We found out that the shuffler we have does not feed in cards to the dispenser smoothly, so we decided to just remove it from the machine. It can be simply put next to the machine, which will require the users to manually move the shuffled cards to the dispenser, but it will solve many other potential problems, like the center of weight being not uniform.

This gives more space for the dispenser, and most importantly, allows it to be aligned more to the right, as we do not need to care about the shuffler anymore. This will make it easier for the RPI camera module to be connected.

The second change that we are considering is that instead of motion detection to detect fold, we might want to use FSR to detect check and fold by distinguishing between double tap (check) and a longer push (fold).

The machine body is almost fully functional. We just need to make a slight fix to the dispenser, and it will work as we expected.

Validation:

For validation of the ACE machine, we haven’t run any tests specifically for its entirety. 

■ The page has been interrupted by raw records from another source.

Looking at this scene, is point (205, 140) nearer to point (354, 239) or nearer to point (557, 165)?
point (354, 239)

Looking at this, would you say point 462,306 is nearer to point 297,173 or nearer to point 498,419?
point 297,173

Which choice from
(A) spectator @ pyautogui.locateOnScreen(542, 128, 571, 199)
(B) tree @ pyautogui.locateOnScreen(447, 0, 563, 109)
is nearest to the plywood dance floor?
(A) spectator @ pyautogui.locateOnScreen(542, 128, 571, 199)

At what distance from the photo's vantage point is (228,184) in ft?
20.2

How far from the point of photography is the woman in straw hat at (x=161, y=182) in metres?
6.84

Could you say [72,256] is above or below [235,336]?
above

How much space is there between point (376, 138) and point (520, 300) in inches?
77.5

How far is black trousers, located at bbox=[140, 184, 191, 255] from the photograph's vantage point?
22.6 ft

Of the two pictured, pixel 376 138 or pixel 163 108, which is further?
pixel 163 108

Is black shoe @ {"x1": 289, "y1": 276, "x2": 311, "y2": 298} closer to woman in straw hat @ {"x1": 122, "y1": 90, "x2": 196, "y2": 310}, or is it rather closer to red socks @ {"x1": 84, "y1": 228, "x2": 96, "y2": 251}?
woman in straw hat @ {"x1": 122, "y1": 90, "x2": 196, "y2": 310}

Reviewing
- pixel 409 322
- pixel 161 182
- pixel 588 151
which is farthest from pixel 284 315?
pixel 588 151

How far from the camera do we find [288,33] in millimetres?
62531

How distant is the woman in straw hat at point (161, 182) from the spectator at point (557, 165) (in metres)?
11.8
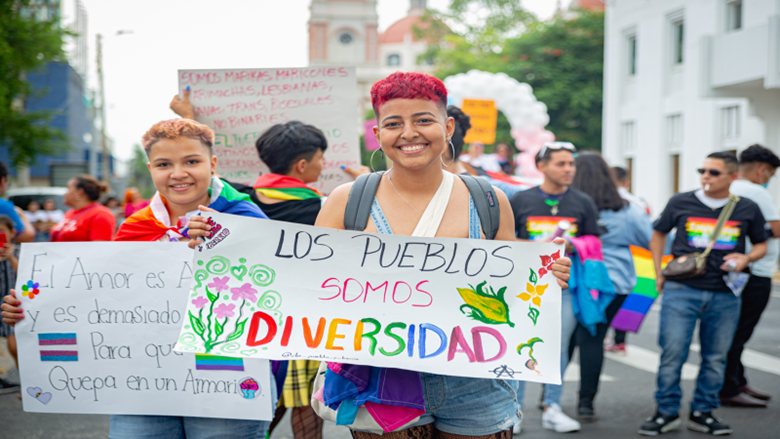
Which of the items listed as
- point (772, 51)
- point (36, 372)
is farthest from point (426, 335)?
point (772, 51)

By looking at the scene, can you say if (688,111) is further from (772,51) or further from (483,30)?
(483,30)

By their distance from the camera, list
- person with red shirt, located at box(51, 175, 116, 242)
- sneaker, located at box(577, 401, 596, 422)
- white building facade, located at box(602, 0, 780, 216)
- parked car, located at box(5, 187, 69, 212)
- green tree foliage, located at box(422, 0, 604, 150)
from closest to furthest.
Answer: sneaker, located at box(577, 401, 596, 422) < person with red shirt, located at box(51, 175, 116, 242) < white building facade, located at box(602, 0, 780, 216) < parked car, located at box(5, 187, 69, 212) < green tree foliage, located at box(422, 0, 604, 150)

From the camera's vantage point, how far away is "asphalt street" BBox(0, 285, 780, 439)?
181 inches

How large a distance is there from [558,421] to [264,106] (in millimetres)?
2921

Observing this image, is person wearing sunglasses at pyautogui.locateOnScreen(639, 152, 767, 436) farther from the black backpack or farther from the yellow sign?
the yellow sign

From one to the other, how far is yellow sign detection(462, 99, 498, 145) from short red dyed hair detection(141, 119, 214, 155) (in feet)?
20.6

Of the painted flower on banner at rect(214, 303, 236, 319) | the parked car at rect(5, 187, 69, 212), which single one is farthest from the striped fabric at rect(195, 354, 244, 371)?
the parked car at rect(5, 187, 69, 212)

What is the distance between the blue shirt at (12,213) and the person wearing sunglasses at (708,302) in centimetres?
514

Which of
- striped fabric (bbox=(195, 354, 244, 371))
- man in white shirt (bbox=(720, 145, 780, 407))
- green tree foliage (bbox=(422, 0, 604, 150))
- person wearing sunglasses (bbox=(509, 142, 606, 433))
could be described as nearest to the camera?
striped fabric (bbox=(195, 354, 244, 371))

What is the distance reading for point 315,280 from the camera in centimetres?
233

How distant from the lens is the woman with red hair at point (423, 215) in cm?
226

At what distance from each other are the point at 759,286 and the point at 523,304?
3.73 meters

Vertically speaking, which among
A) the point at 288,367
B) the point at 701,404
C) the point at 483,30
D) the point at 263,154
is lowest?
the point at 701,404

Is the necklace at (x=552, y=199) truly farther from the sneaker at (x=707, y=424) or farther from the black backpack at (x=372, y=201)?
the black backpack at (x=372, y=201)
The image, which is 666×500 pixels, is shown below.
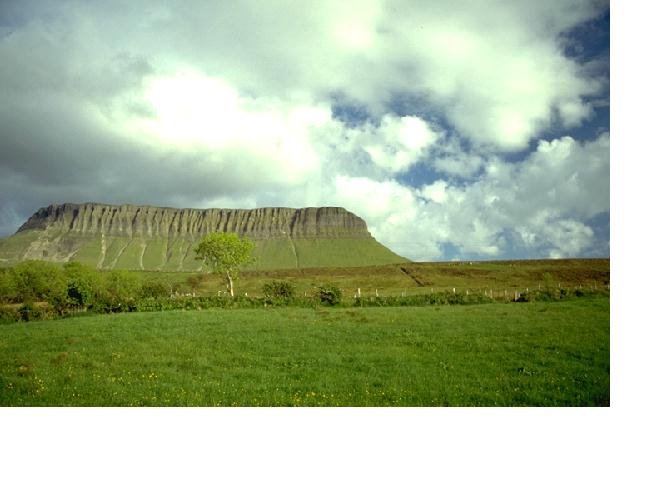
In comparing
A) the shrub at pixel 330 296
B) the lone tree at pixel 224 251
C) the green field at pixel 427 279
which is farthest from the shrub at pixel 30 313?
the green field at pixel 427 279

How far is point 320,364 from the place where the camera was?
11680 mm

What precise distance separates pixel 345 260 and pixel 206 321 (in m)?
169

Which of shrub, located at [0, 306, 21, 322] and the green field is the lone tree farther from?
shrub, located at [0, 306, 21, 322]

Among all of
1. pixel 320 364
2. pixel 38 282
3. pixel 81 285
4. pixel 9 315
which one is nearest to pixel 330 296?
pixel 81 285

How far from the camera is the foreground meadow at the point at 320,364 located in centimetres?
966

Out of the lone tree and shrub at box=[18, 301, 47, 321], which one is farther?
the lone tree

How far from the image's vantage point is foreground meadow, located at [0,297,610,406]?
9.66 m

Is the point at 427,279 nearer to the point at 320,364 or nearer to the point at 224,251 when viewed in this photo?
the point at 224,251

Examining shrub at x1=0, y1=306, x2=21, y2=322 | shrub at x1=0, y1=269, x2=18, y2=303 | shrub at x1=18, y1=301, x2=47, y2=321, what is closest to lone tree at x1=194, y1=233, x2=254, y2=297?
shrub at x1=0, y1=269, x2=18, y2=303

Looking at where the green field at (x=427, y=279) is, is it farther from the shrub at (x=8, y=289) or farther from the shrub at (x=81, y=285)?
the shrub at (x=81, y=285)

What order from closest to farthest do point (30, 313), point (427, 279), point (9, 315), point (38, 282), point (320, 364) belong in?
point (320, 364), point (9, 315), point (30, 313), point (38, 282), point (427, 279)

We will check that player experience in automation feels as seamless as possible. The parts that could be automated should work on their own without the need of human touch.

We will conduct beta tests with a few people to see if they feel like the machine does a good job of replacing human dealers to a reasonable extent.

Martin’s Status Report 4/12

Last week, in preparation of the demo, I was able to verify that the card detection works on a dummy data. Dummy data here refers to the images of the card captured not in the exact deployment setting. But through this, I was able to verify that the model’s memorization capability is good. While the testing on the dummy data involved some variables, such as different lighting and card position, I’m confident that we will have more certainty and less variability when using the real data. Since the card’s position, camera’s position, and lighting will be fixed, there will be less variability in the training data and let the model effectively overfit on the data and memorize them.

This week, I primarily worked on setting up the raspberry pi. While sshing into pi in my room’s WAN setting worked, I’m still struggling in sshing into pi in the school’s network setting. I tried several different methods in this, but found it difficult to make it work. I was pretty persisted in trying to make it work in a headless setting, but I figured it will be better and definitely more intuitive to have a monitor connected and edit configuration file while on school WAN. As such, I ordered a hdmi to micro-hdmi cable that will help us connect a monitor to raspberry pi.

I’m on track in terms of the CV part of our machine. However, I’m a little bit behind in terms of integrating all parts together.

In this coming week, my goal is to make the model work on the deployment setting, work on motion detection, and connect everything together.

Verification:

I will need to verify that the card detection achieves 99.9% accuracy. This is an imperative for a seamless gameplay. While it roughly achieves good accuracy on the dummy data, I need to ensure it also does on the actual data I will use for the model.